▸ Task material
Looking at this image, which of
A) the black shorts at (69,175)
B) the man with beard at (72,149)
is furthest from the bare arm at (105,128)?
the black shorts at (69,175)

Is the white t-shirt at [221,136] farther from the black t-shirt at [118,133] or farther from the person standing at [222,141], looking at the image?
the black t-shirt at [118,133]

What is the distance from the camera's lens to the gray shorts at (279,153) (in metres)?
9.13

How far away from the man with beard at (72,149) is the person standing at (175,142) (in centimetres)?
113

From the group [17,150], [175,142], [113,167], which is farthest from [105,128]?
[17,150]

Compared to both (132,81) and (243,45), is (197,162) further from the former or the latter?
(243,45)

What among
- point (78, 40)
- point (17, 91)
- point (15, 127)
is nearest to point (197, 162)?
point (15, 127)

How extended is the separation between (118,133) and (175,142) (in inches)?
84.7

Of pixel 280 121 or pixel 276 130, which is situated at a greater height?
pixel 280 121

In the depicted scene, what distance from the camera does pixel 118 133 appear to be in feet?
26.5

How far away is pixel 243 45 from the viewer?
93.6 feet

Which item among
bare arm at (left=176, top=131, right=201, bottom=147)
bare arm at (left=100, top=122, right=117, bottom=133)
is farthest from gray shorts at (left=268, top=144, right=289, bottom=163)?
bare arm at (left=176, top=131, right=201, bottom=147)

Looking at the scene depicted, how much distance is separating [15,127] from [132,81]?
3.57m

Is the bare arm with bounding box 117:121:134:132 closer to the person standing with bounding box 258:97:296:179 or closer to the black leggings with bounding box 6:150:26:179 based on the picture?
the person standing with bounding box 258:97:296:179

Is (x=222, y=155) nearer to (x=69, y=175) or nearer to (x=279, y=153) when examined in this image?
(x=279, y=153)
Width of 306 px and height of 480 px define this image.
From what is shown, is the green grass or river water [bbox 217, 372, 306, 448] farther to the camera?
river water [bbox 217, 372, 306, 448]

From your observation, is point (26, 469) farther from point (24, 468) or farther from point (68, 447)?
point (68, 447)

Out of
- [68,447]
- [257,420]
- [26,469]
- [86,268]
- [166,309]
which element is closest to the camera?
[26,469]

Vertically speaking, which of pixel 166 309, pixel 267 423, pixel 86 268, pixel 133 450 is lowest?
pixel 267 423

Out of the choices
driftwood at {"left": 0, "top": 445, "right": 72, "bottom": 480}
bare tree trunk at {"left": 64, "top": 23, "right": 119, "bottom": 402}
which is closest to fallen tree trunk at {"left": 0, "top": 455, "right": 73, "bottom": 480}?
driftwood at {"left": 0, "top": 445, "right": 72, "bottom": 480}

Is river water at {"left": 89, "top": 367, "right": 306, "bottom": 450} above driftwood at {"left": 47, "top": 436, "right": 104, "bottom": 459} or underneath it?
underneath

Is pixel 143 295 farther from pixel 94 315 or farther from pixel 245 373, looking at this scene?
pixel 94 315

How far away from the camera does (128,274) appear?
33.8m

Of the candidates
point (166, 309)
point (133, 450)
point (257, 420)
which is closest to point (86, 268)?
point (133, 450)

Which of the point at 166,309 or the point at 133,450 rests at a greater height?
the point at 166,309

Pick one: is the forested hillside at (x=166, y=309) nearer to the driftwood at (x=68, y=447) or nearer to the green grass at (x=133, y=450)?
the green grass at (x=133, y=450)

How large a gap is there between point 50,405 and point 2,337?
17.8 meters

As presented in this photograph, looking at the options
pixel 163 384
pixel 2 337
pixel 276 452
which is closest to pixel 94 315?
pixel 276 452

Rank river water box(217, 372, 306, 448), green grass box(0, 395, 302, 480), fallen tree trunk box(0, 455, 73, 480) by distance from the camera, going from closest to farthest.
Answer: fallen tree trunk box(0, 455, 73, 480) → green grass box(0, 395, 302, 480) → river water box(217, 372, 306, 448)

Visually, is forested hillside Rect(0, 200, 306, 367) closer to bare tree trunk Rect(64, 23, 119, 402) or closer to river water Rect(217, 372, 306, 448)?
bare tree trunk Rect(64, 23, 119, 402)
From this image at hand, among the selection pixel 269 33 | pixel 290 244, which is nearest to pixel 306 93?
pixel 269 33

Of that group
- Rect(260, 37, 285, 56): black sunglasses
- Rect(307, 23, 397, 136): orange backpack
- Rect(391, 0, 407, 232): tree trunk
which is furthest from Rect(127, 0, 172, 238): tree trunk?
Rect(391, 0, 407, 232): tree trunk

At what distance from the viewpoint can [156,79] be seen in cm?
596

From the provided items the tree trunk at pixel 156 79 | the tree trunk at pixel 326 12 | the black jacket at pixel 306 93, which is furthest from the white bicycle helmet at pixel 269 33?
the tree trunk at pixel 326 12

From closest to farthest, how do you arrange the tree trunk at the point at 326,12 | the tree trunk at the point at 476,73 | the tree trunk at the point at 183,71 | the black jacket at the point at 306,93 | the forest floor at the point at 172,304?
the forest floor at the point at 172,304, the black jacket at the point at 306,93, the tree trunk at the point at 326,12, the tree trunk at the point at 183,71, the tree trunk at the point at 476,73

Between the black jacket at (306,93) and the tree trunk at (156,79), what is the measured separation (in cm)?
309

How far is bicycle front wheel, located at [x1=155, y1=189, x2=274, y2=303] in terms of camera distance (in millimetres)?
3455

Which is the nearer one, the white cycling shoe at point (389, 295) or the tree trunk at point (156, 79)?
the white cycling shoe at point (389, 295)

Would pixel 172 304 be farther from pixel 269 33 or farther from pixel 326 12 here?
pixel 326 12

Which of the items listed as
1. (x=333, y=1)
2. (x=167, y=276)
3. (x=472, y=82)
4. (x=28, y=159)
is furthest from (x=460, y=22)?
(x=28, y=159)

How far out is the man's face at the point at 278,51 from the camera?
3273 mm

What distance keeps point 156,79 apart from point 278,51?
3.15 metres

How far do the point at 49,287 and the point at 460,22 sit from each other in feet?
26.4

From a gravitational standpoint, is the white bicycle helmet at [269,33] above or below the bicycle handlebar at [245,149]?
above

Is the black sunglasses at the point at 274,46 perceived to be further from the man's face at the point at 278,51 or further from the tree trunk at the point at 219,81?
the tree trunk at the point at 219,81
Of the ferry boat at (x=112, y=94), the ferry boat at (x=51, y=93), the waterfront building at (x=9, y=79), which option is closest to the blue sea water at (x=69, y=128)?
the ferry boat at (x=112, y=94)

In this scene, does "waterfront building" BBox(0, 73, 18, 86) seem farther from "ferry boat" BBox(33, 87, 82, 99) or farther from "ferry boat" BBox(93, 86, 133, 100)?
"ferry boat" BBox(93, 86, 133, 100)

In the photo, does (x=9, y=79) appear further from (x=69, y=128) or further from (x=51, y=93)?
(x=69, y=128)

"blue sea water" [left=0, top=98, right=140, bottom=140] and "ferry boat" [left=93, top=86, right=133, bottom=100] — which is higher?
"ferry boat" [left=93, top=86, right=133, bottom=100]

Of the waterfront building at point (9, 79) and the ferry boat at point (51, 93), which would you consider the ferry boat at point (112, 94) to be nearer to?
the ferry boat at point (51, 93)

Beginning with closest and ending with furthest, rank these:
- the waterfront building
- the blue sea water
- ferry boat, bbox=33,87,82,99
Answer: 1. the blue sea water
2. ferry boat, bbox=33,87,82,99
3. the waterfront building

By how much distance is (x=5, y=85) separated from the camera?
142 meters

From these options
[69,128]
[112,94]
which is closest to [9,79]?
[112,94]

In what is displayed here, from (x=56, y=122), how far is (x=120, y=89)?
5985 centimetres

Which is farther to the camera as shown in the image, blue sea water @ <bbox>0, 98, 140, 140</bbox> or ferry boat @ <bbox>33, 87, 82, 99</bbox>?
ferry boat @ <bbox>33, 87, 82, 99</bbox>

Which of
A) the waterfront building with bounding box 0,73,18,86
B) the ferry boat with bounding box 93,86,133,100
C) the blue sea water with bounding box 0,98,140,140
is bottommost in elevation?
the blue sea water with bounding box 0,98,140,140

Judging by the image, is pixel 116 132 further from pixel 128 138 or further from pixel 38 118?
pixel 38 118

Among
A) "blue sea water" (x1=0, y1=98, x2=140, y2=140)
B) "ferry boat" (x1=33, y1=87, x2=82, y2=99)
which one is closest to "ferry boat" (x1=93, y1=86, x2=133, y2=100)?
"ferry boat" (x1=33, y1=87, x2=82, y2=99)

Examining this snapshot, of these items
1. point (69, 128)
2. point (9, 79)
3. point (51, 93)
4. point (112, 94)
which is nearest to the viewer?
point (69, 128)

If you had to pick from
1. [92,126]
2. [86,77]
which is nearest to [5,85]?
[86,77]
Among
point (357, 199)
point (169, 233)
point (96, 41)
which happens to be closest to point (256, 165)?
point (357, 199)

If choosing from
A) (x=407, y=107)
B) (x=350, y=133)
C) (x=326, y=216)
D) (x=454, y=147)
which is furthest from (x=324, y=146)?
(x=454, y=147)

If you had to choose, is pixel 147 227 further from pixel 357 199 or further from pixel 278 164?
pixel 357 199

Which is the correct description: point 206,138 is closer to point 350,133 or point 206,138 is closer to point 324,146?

▸ Short task
Pull out every line of the listing above that contains the word "right", and copy each one in its original order.

▸ Exercise result
bare arm at (left=176, top=131, right=201, bottom=147)
bare arm at (left=100, top=122, right=117, bottom=133)
is farthest from gray shorts at (left=268, top=144, right=289, bottom=163)?
bare arm at (left=176, top=131, right=201, bottom=147)
driftwood at {"left": 0, "top": 445, "right": 72, "bottom": 480}
bare tree trunk at {"left": 64, "top": 23, "right": 119, "bottom": 402}
which is closest to fallen tree trunk at {"left": 0, "top": 455, "right": 73, "bottom": 480}?
driftwood at {"left": 0, "top": 445, "right": 72, "bottom": 480}
Is river water at {"left": 89, "top": 367, "right": 306, "bottom": 450} above driftwood at {"left": 47, "top": 436, "right": 104, "bottom": 459} or underneath it?
"blue sea water" [left=0, top=98, right=140, bottom=140] and "ferry boat" [left=93, top=86, right=133, bottom=100] — which is higher?
"ferry boat" [left=93, top=86, right=133, bottom=100]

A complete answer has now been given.